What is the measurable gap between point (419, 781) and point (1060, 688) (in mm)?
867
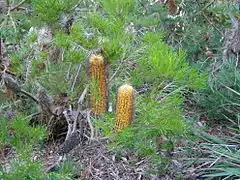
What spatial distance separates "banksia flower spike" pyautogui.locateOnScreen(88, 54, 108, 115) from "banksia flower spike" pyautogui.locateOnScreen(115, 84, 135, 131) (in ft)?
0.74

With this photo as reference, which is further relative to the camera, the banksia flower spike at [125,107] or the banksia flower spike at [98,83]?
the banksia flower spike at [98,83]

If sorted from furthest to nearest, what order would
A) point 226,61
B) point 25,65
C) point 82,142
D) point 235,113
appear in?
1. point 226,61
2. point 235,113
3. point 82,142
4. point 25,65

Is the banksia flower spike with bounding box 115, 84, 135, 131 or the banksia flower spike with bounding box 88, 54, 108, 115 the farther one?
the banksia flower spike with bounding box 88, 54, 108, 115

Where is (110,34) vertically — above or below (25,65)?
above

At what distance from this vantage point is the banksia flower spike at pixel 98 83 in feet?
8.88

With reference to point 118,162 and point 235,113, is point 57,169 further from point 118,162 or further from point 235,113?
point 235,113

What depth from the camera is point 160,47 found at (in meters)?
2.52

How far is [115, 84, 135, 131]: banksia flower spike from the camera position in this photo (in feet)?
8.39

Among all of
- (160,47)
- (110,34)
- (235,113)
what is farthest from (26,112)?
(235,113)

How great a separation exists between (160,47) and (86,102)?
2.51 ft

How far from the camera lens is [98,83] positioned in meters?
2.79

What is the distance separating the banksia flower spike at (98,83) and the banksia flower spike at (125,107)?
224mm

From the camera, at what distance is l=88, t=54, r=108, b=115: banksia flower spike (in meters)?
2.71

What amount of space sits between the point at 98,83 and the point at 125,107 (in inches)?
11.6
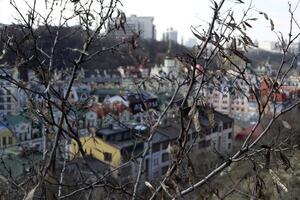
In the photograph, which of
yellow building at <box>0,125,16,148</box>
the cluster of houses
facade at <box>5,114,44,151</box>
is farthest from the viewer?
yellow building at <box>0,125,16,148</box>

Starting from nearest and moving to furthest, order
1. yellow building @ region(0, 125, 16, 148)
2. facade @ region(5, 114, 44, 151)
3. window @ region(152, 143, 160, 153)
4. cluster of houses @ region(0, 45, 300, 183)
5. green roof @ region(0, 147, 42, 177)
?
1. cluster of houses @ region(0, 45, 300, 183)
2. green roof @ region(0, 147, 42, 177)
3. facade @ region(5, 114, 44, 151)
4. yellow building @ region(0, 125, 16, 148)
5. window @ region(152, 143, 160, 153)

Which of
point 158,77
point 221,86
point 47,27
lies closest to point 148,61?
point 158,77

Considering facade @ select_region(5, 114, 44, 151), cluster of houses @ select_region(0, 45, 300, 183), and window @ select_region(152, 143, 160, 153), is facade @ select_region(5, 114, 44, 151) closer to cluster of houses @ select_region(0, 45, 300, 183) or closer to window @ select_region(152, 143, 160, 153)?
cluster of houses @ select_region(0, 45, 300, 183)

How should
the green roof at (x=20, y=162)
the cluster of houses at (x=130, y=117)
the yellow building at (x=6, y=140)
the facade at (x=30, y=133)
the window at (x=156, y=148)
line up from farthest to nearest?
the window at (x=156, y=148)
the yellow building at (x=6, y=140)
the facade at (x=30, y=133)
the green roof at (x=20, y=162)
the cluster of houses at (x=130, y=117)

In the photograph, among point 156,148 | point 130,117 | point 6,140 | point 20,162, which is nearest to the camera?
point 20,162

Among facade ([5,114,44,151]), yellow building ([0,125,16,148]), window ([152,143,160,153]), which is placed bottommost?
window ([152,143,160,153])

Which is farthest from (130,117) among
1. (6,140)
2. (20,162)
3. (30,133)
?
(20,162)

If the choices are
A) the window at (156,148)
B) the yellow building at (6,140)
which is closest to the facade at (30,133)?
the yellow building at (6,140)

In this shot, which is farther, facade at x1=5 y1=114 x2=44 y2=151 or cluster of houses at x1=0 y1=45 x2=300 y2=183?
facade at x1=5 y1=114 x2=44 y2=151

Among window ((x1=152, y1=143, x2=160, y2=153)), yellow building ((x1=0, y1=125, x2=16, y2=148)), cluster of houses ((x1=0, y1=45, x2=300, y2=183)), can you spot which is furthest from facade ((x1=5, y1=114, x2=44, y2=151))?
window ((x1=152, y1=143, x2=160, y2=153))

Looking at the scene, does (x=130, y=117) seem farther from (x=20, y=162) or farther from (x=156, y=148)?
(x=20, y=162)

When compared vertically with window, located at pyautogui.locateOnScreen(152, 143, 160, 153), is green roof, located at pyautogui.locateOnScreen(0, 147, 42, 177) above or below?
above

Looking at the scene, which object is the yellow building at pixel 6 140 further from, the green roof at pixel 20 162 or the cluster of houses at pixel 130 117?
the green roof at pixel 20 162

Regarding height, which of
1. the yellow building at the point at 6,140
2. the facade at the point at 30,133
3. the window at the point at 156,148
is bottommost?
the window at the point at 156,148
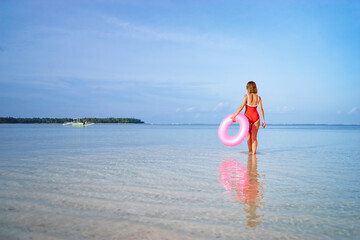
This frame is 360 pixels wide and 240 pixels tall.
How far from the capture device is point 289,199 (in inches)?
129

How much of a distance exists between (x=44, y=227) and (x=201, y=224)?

-=-=-

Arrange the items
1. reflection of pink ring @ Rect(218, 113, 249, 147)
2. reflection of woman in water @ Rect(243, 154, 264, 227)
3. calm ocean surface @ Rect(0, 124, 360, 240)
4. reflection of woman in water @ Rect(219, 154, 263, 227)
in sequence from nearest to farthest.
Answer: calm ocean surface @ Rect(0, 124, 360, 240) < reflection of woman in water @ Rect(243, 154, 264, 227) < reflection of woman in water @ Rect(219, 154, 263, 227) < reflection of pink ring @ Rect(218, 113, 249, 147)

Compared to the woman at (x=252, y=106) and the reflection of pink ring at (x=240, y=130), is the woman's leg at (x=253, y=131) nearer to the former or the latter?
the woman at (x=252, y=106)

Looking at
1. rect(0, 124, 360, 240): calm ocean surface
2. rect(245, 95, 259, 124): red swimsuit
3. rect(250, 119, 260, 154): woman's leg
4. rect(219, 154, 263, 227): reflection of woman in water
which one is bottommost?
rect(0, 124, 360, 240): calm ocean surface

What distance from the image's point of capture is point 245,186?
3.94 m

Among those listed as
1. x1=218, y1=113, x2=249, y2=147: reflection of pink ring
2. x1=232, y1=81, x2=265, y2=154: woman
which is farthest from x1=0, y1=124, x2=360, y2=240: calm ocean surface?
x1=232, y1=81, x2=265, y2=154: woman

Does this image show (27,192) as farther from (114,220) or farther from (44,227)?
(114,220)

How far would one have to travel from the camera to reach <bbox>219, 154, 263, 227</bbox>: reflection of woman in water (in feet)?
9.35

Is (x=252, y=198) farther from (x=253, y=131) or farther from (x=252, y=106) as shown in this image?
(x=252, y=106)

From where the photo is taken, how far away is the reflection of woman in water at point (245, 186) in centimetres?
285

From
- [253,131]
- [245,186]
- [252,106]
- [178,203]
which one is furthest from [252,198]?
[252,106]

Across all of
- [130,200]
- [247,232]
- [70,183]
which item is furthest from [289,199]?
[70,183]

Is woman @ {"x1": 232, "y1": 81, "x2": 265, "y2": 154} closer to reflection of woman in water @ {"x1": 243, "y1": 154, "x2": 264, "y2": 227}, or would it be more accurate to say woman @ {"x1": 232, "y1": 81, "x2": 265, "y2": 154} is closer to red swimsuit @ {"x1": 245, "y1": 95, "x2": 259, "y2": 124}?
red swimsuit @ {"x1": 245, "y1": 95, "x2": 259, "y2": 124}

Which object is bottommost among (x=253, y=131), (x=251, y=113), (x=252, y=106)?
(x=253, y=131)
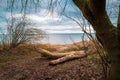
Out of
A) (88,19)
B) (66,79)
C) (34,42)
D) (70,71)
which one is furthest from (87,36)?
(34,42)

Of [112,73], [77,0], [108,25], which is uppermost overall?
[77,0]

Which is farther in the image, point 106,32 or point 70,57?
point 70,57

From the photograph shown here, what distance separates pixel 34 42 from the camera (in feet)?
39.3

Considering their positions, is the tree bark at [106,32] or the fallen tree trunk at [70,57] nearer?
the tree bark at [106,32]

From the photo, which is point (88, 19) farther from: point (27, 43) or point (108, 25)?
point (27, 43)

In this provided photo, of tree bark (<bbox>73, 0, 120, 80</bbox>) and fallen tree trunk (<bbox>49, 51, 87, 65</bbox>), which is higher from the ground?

-=-=-

Copy the items from the line with "Looking at the scene, which" to the line with "How much of", including both of those lines, and leave the pictures out of your copy.

### Response
Looking at the scene, which object is the yellow building at pixel 6 140 further from, the green roof at pixel 20 162 or the cluster of houses at pixel 130 117?
the green roof at pixel 20 162

Regarding height, which of
1. the yellow building at the point at 6,140
2. the facade at the point at 30,133
3. the window at the point at 156,148
is bottommost?
the window at the point at 156,148
This frame is 360 pixels wide and 240 pixels tall.
How far from the capture device is point 289,199 (in inches)?
129

How much of a distance exists between (x=44, y=227) and (x=201, y=224)?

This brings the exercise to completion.